S-scheme heterojunction and dual co-catalysts on carbonized paper for biphase interface photocatalytic hydrogen production from water

Abstract

Solar-driven water splitting by photocatalysts is considered a cost-effective and environmental-friendly way to produce hydrogen fuel. However, the efficiency of hydrogen production in photocatalysis systems is still low due to the inefficient light absorption, photogenerated carrier recombination, and sluggish reaction kinetics. Here, we design and synthesize a composite carbonized paper with Co3O4/Fe2O3/g-C3N4/Au loaded on carbonized fiber (CF) by layer-by-layer assembly. Fe2O3 and g-C3N4 form an S-scheme heterojunction for enhanced interfacial charge separation. The spatially separated Co3O4 and Au co-catalysts capture photogenerated carriers and inhibit surface recombination for enhancing oxidation and reduction kinetics.
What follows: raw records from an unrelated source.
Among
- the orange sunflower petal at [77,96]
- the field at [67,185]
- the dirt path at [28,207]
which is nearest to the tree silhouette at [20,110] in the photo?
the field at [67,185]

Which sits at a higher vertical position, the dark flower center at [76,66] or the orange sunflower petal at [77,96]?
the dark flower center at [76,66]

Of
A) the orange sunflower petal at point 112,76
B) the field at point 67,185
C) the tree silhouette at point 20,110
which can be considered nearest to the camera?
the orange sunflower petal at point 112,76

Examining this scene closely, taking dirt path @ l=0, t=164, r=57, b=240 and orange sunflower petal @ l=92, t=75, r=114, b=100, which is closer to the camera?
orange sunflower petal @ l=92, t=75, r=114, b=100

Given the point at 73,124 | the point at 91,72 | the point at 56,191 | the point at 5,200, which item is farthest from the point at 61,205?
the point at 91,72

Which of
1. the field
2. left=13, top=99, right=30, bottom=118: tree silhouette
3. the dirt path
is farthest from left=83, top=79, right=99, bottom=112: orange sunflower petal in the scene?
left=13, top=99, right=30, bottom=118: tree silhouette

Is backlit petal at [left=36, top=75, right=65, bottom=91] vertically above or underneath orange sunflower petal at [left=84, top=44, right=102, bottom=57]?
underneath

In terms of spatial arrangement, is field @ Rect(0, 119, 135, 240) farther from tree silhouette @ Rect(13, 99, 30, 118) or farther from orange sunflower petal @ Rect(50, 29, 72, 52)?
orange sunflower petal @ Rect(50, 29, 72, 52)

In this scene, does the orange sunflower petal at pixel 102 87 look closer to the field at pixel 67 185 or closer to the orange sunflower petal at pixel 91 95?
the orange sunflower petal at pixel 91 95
In addition, composite carbonized paper floats on the water surface to form a solid-gas biphase photocatalytic interface (photothermal-generated steam/composite carbonized paper/hydrogen) with the help of the photothermal effect of composite carbonized paper. This biphase photocatalytic interface effectively reduces the transmission resistance of hydrogen and the adsorption barrier of water molecules. The CF/Co3O4/Fe2O3/g-C3N4/Au composite paper exhibits an impressive hydrogen production rate up to 78,561.51 μmol h−1 g−1. Stable loading of Co3O4/Fe2O3/g-C3N4/Au in composite paper contributes to the photocatalytic cycle. The hydrogen evolution rate in the third cycle remains 96.5 %. This work demonstrates that the combination of S-scheme heterojunction, spatially separated co-catalysts, and biphase photocatalytic interface can be a promising strategy for efficient photocatalytic platforms for solar hydrogen production.